Por unos instantes la conversación fluyó de manera grata, como si las barreras que nos separaban se disolvieran ante la noche. Sin embargo, el silencio incómodo se instaló entre nosotros, y las sombras del matrimonio forzado emergieron

—Janina, sé que ninguno de nosotros eligió esto, pero estamos en la misma situación. Tal vez podríamos hacerlo más llevadero

—¿Llevadero Sebastián?, no hay forma de que esto sea llevadero. Estamos atrapados en una mentira que solo empeora con cada momento que compartimos. Yo no quiero tener nada que ver contigo, así que olvida el “llevadero” —se dio media vuelta y como llegó se marchó

La realidad de sus palabras cortó como un cuchillo afilado y la grata conversación se desvaneció en reproches mutuos. En ese rincón del jardín, bajo el velo de la noche, Janina y yo nos enfrentamos a la dura verdad de un matrimonio impuesto, cuyas cicatrices ya se dejaban entrever en la frágil superficie de lo que hubiera podido ser una relación cordial.
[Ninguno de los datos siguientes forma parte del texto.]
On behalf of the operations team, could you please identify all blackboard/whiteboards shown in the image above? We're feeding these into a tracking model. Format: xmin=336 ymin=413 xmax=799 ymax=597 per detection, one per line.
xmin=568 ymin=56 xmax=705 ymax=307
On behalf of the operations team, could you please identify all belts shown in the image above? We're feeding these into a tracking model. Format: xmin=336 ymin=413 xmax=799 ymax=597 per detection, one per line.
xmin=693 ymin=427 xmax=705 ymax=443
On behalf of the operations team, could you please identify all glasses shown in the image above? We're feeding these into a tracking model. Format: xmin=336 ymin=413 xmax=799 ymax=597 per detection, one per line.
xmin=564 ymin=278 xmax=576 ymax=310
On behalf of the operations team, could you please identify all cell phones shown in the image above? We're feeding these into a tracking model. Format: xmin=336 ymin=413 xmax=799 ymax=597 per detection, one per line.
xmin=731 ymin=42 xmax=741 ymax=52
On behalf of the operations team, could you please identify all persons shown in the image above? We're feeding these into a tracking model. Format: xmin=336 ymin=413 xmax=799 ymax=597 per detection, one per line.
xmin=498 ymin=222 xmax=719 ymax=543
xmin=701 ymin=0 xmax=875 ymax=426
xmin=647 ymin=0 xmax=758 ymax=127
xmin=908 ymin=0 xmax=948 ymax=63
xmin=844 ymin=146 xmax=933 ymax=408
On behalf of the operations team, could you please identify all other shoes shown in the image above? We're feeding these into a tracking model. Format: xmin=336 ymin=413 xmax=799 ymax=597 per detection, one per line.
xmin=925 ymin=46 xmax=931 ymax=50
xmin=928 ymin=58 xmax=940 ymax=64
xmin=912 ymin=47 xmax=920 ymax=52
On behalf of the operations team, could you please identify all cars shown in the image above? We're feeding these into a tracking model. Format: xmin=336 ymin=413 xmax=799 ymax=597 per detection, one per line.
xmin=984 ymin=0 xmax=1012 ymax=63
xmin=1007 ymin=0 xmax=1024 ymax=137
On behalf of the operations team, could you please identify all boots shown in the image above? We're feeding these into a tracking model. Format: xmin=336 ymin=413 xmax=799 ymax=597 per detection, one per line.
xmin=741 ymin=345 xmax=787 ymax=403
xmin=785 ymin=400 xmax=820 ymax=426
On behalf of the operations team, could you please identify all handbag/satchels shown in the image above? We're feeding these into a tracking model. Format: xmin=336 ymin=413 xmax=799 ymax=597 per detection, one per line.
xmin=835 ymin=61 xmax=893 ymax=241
Ella había echado por tierra mis intentos de una relación amena y cordial, con esas palabras dejó muy en claro su desprecio hacia mi persona, convirtiéndose en una especie de enemigo para mí. Ya nada podía entristecerme más de lo que ya estaba, sin embargo creí poder llegar a algún acuerdo con ella, algún tipo de tregua de paz, pero estaba claro que ella solo me daría guerra. Para mí no significaba un esfuerzo ser desagradable con alguien, así que a partir de ese momento, una coraza se depositó sobre mí, envolviéndome en un mar de rencores y resentimientos, sentimientos que volcaría en ella, en Janina mi flamante esposa y mi nueva enemiga.